Only it didn’t work, as No-IP explained:
“Apparently, the Microsoft infrastructure is not able to handle the billions of queries from our customers. Millions of innocent users are experiencing outages to their services because of Microsoft’s attempt to remediate host names associated with a few bad actors.”
Microsoft admitted as much, too, in an emailed statement from David Finn, executive director and associate general counsel of the DCU:
“Microsoft took steps to disrupt a cyber-attack that surreptitiously installed malware on millions of devices without their owners’ knowledge through the abuse of No-IP, an internet solutions service. Due to a technical error, however, some customers whose devices were not infected by the malware experienced a temporary loss of service. As of 6 am Pacific time today, all service was restored. We regret any inconvenience these customers experienced.”
People took to Twitter to question why one private entity, Microsoft, was given control of another private entity’s business assets, even if an argument could be made that criminals were abusing those assets.

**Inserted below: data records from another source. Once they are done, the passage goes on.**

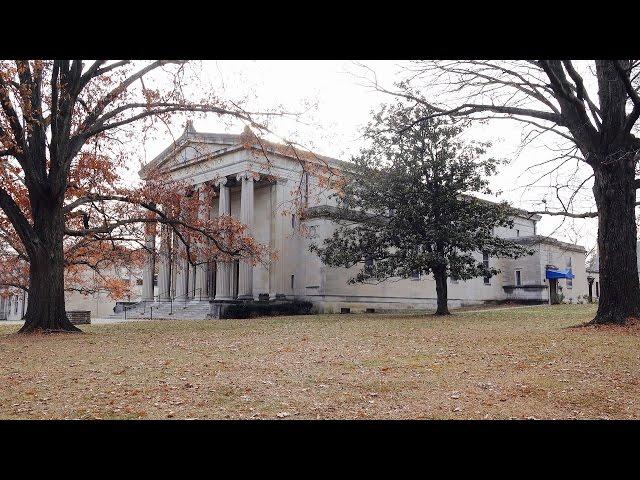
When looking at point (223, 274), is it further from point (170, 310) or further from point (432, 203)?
point (432, 203)

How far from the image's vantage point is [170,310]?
32.8 meters

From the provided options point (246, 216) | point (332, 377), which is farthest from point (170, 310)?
point (332, 377)

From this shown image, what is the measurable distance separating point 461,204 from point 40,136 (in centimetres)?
1587

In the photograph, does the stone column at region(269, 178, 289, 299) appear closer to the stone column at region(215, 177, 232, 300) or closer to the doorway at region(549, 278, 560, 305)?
the stone column at region(215, 177, 232, 300)

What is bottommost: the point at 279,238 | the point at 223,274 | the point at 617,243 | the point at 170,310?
the point at 170,310

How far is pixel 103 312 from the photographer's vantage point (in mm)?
58812

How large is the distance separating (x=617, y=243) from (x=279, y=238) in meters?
21.2

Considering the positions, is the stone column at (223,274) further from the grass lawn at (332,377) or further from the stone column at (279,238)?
the grass lawn at (332,377)

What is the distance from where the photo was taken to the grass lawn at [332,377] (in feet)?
22.7

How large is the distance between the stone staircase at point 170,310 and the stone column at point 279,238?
13.2ft

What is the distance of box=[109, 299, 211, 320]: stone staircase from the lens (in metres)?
30.7

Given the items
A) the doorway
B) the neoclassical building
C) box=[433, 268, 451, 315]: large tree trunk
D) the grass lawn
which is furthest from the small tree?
the doorway
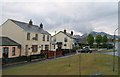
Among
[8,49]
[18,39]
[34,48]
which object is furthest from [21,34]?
[8,49]

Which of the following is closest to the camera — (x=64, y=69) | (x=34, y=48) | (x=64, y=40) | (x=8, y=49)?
(x=64, y=69)

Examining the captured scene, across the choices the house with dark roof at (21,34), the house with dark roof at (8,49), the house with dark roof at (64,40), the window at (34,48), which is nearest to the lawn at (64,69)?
the house with dark roof at (8,49)

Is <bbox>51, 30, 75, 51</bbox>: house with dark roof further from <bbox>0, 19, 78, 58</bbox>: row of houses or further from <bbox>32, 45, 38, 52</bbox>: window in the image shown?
<bbox>32, 45, 38, 52</bbox>: window

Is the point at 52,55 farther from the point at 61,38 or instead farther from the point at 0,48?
the point at 61,38

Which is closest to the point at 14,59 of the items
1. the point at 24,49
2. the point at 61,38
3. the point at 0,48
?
the point at 0,48

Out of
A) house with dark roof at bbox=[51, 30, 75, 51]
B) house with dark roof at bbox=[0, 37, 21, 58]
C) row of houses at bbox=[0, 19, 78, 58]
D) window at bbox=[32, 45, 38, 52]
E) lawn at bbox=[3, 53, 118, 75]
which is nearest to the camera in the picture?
lawn at bbox=[3, 53, 118, 75]

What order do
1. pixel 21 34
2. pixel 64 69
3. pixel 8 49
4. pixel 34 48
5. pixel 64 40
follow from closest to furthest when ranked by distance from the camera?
pixel 64 69
pixel 8 49
pixel 21 34
pixel 34 48
pixel 64 40

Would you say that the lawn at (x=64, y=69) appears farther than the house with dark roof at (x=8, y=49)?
No

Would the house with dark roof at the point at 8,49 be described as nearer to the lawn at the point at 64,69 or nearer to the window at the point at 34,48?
the window at the point at 34,48

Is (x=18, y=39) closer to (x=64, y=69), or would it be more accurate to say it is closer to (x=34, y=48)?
(x=34, y=48)

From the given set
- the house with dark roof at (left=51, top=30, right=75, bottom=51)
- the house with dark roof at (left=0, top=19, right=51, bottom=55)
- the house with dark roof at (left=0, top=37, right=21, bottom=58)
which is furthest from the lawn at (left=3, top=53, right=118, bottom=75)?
the house with dark roof at (left=51, top=30, right=75, bottom=51)

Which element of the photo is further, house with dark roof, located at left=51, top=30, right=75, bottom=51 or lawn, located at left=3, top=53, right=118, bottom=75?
house with dark roof, located at left=51, top=30, right=75, bottom=51

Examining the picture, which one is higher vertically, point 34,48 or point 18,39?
point 18,39

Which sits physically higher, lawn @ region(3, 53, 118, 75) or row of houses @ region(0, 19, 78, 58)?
row of houses @ region(0, 19, 78, 58)
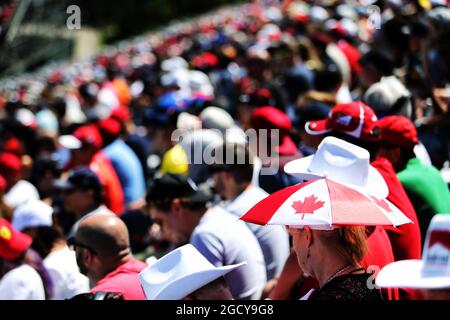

And everyone from the tech press to famous security professionals are starting weigh in on whether Microsoft was right to pursue this. Kaspersky says that of all the DNS providers, No-IP is not hosting the most hacker websites (not even close). But he also says it was “the most unwilling to cooperate” when warned of hacker abuse.
We reached out to No-IP to ask for further comment and will update if they respond.